[Your goal]: Can you rewrite the records below, swapping every "in feet" for "in ft" and changing nothing else? Leave the pictures out of your answer.

[Given data]:

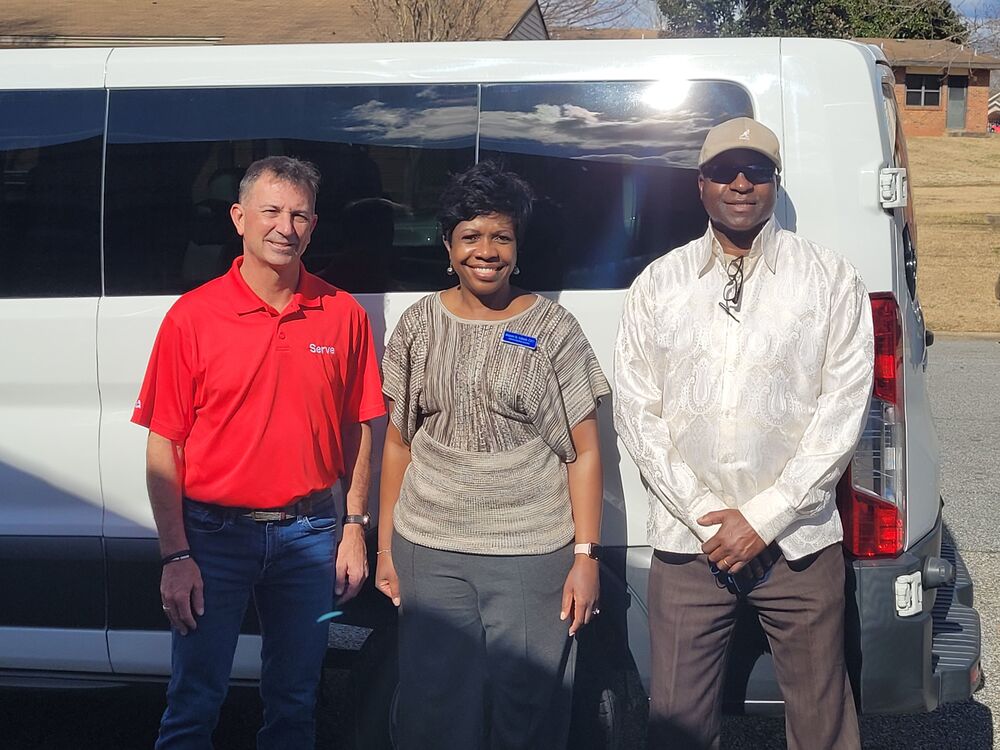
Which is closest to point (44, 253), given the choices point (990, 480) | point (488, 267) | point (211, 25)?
point (488, 267)

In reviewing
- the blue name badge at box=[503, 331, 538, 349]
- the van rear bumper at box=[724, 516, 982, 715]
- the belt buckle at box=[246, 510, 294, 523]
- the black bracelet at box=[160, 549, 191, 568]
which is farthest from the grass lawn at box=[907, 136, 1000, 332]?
the black bracelet at box=[160, 549, 191, 568]

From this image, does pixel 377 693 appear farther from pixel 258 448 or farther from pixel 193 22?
pixel 193 22

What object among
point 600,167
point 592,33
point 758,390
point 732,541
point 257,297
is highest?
point 592,33

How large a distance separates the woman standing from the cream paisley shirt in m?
0.20

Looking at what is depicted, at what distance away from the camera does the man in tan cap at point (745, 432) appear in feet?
9.27

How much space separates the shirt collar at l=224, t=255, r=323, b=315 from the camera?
298 centimetres

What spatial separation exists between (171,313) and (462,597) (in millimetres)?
1061

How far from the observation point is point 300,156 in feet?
10.8

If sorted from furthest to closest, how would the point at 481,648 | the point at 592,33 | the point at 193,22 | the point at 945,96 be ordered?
the point at 945,96 < the point at 592,33 < the point at 193,22 < the point at 481,648

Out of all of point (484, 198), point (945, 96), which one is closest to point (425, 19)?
point (484, 198)

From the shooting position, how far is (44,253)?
338 centimetres

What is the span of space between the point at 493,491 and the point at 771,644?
2.74 feet

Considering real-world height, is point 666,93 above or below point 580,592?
above

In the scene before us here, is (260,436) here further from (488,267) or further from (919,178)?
(919,178)
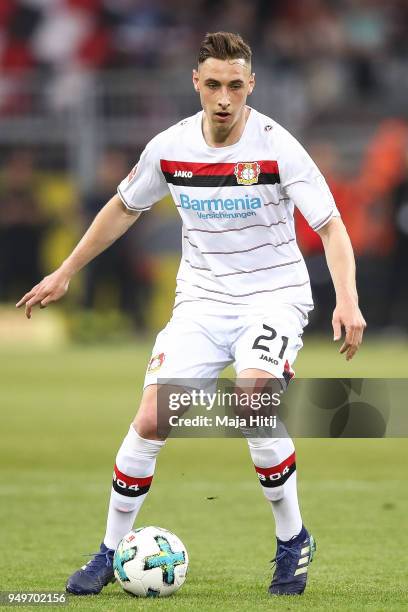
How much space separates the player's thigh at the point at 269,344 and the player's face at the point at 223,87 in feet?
2.72

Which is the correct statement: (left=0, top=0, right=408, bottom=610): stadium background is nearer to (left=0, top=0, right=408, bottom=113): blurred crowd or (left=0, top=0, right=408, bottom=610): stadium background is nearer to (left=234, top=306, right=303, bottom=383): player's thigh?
(left=0, top=0, right=408, bottom=113): blurred crowd

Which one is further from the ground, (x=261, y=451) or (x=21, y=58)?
(x=21, y=58)

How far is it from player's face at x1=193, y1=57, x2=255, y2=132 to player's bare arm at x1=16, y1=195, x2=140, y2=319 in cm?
67

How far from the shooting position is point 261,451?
19.7 ft

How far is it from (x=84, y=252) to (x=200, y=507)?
8.65ft

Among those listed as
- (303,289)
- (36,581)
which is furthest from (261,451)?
(36,581)

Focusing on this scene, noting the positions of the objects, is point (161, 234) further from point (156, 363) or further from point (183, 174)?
point (156, 363)

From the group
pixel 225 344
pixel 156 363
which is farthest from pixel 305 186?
pixel 156 363

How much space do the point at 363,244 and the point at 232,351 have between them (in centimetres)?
1449

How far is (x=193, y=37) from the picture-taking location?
23.0 metres

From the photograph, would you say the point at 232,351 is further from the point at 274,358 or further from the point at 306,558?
the point at 306,558

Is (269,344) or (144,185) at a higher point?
(144,185)

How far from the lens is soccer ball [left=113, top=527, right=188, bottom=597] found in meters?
5.88

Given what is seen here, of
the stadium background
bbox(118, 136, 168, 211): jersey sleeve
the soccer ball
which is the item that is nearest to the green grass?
the soccer ball
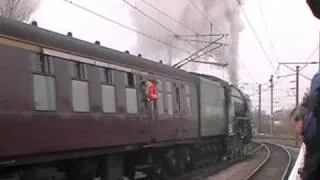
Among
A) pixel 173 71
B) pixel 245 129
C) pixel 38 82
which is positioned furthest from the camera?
pixel 245 129

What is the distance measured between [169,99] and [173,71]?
1370 millimetres

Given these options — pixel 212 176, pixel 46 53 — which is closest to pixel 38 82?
pixel 46 53

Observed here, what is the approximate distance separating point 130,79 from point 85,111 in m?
2.69

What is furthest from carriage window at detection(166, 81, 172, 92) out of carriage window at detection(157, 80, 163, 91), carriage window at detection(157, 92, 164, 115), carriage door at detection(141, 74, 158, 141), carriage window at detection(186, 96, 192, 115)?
carriage window at detection(186, 96, 192, 115)

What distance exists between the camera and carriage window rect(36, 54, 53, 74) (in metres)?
9.22

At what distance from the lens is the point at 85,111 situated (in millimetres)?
10727

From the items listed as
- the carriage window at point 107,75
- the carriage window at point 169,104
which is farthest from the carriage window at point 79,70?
the carriage window at point 169,104

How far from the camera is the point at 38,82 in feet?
29.9

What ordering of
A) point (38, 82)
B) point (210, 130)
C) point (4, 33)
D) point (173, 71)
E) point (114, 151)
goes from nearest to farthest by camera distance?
point (4, 33) < point (38, 82) < point (114, 151) < point (173, 71) < point (210, 130)

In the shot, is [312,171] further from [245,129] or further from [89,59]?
[245,129]

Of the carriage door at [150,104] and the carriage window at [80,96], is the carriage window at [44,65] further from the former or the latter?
the carriage door at [150,104]

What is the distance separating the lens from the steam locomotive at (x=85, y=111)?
8.54m

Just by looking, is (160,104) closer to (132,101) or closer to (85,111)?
(132,101)

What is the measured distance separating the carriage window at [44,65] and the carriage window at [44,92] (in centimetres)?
10
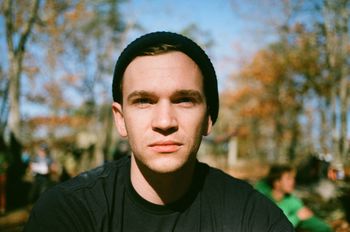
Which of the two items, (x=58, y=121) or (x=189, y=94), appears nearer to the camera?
(x=189, y=94)

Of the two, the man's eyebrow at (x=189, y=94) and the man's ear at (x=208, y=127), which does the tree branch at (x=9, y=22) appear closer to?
the man's ear at (x=208, y=127)

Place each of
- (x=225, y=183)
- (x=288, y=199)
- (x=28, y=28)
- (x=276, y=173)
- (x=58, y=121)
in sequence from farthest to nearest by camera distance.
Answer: (x=58, y=121) → (x=28, y=28) → (x=276, y=173) → (x=288, y=199) → (x=225, y=183)

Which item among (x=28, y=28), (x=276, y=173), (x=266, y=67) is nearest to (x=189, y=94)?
(x=276, y=173)

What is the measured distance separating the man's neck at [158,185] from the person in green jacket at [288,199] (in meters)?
3.97

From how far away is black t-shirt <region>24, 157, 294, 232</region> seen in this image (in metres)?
1.49

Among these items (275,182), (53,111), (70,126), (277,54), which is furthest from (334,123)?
(70,126)

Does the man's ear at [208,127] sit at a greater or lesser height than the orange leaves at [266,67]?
lesser

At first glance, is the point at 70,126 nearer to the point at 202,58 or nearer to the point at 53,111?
the point at 53,111

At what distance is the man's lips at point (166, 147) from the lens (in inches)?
59.8

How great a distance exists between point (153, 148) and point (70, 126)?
41310 mm

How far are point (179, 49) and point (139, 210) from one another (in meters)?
0.67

[Complete answer]:
Which is closest to point (44, 253), given the choices point (990, 480) | point (488, 267) | point (211, 25)?
point (488, 267)

In reviewing
- the blue name badge at box=[503, 331, 538, 349]
- the van rear bumper at box=[724, 516, 982, 715]
- the belt buckle at box=[246, 510, 294, 523]
- the black bracelet at box=[160, 549, 191, 568]
which is farthest from the grass lawn at box=[907, 136, 1000, 332]?
the black bracelet at box=[160, 549, 191, 568]

From this image, does pixel 377 693 appear farther from pixel 258 448 or farther from pixel 193 22?
pixel 193 22

What object among
point 600,167
point 592,33
point 758,390
point 732,541
point 257,297
is highest?
point 592,33

How large a distance separates the woman standing from the cream paisley shirt in m?
0.20

Looking at what is depicted, at what distance away from the camera does the man in tan cap at point (745, 432) appear in ft?
9.27

How much space separates the shirt collar at l=224, t=255, r=323, b=315 from the camera?
298 centimetres

What spatial separation exists between (171,313) and (462,597) (in millimetres)?
1061

How far from the observation point is point 300,156 in ft?
10.8

If sorted from furthest to closest, how would the point at 481,648 | the point at 592,33 | the point at 193,22 | the point at 945,96 be ordered?
the point at 945,96 < the point at 592,33 < the point at 193,22 < the point at 481,648

Out of all of point (484, 198), point (945, 96), which one is closest to point (425, 19)?
point (484, 198)

From the shooting position, how far is (44,253)?
338 centimetres

What is the span of space between the point at 493,491 and the point at 771,644?
2.74 feet

Considering real-world height, is point 666,93 above or below point 580,592?
above

In the scene before us here, is (260,436) here further from (488,267) or further from (919,178)?
(919,178)
How much space separates the player's thigh at the point at 269,344 and the player's face at the point at 223,87 in ft?
2.72

Which is the correct statement: (left=0, top=0, right=408, bottom=610): stadium background is nearer to (left=0, top=0, right=408, bottom=113): blurred crowd or (left=0, top=0, right=408, bottom=610): stadium background is nearer to (left=234, top=306, right=303, bottom=383): player's thigh?
(left=0, top=0, right=408, bottom=113): blurred crowd

Which one is further from the ground, (x=261, y=451) or (x=21, y=58)?
(x=21, y=58)

How far is it from player's face at x1=193, y1=57, x2=255, y2=132 to player's bare arm at x1=16, y1=195, x2=140, y2=319 in cm?
67

How far from the shooting position is point 261,451?
19.7 ft

How far is it from (x=84, y=252) to (x=200, y=507)?
8.65ft

Among those listed as
- (303,289)
- (36,581)
which is furthest from (261,451)?
(36,581)

Focusing on this scene, noting the positions of the objects, is point (161, 234) further from point (156, 363) or further from point (183, 174)?
point (156, 363)

From the group
pixel 225 344
pixel 156 363
which is farthest from pixel 305 186?
pixel 156 363

How much space do the point at 363,244 and the point at 232,351 have between them (in centimetres)?
1449

How far is (x=193, y=37) from the picture-taking location?
23.0 metres

From the photograph, would you say the point at 232,351 is further from the point at 274,358 or further from the point at 306,558?
the point at 306,558

Is (269,344) or (144,185) at a higher point?
(144,185)

How far from the lens is soccer ball [left=113, top=527, right=188, bottom=597] found in meters?
5.88

Given what is seen here, of
the stadium background
bbox(118, 136, 168, 211): jersey sleeve
the soccer ball
which is the item that is nearest to the green grass?
the soccer ball
Among
A) pixel 173 71
B) pixel 245 129
C) pixel 38 82
which is positioned furthest from the camera?
pixel 245 129

What is the distance measured between [169,99] and [173,71]?
1370 millimetres

Given these options — pixel 212 176, pixel 46 53 — which is closest to pixel 38 82?
pixel 46 53

Observed here, what is the approximate distance separating point 130,79 from point 85,111 in m?
2.69

What is furthest from carriage window at detection(166, 81, 172, 92) out of carriage window at detection(157, 80, 163, 91), carriage window at detection(157, 92, 164, 115), carriage door at detection(141, 74, 158, 141), carriage window at detection(186, 96, 192, 115)?
carriage window at detection(186, 96, 192, 115)

What distance exists between the camera and carriage window rect(36, 54, 53, 74) (in metres)?
9.22

At what distance from the lens is the point at 85,111 situated (in millimetres)?
10727

From the items listed as
- the carriage window at point 107,75
- the carriage window at point 169,104
which is farthest from the carriage window at point 79,70?
the carriage window at point 169,104

How far from the camera is the point at 38,82 in ft?
29.9

What ordering of
A) point (38, 82)
B) point (210, 130)
C) point (4, 33)
D) point (173, 71)
E) point (114, 151)
goes from nearest to farthest by camera distance?
point (4, 33) < point (38, 82) < point (114, 151) < point (173, 71) < point (210, 130)

In the shot, is [312,171] further from [245,129] or further from [89,59]?
[245,129]

Of the carriage door at [150,104] and the carriage window at [80,96], is the carriage window at [44,65] further from the former or the latter?
the carriage door at [150,104]

What is the distance separating the lens from the steam locomotive at (x=85, y=111)?
8.54m

Just by looking, is (160,104) closer to (132,101) or closer to (85,111)?
(132,101)

What is the measured distance separating the carriage window at [44,65] and the carriage window at [44,92] (in centimetres)?
10
Which of the two items, (x=58, y=121) or (x=189, y=94), appears nearer to the camera?
(x=189, y=94)

Of the two, the man's eyebrow at (x=189, y=94) and the man's ear at (x=208, y=127), which does the tree branch at (x=9, y=22) appear closer to?
the man's ear at (x=208, y=127)

Place each of
- (x=225, y=183)
- (x=288, y=199)
- (x=28, y=28)
- (x=276, y=173)
- (x=58, y=121)
in sequence from farthest to nearest by camera distance.
Answer: (x=58, y=121) → (x=28, y=28) → (x=276, y=173) → (x=288, y=199) → (x=225, y=183)

Which item among (x=28, y=28), (x=276, y=173), (x=266, y=67) is nearest to (x=189, y=94)?
(x=276, y=173)

What is the measured distance separating the man's neck at [158,185] from the person in green jacket at [288,199] (in meters)?
3.97

From how far away is black t-shirt <region>24, 157, 294, 232</region> seen in this image (in metres)?
1.49

Among these items (275,182), (53,111), (70,126), (277,54), which is furthest from (334,123)?
(70,126)

Does the man's ear at [208,127] sit at a greater or lesser height than the orange leaves at [266,67]?
lesser

At first glance, is the point at 70,126 nearer to the point at 202,58 or nearer to the point at 53,111?
the point at 53,111

At what distance is the man's lips at point (166, 147) from the lens (in inches)?
59.8

How great a distance exists between point (153, 148) and point (70, 126)?
41310 mm

How far are point (179, 49) and point (139, 210) from one another (in meters)?
0.67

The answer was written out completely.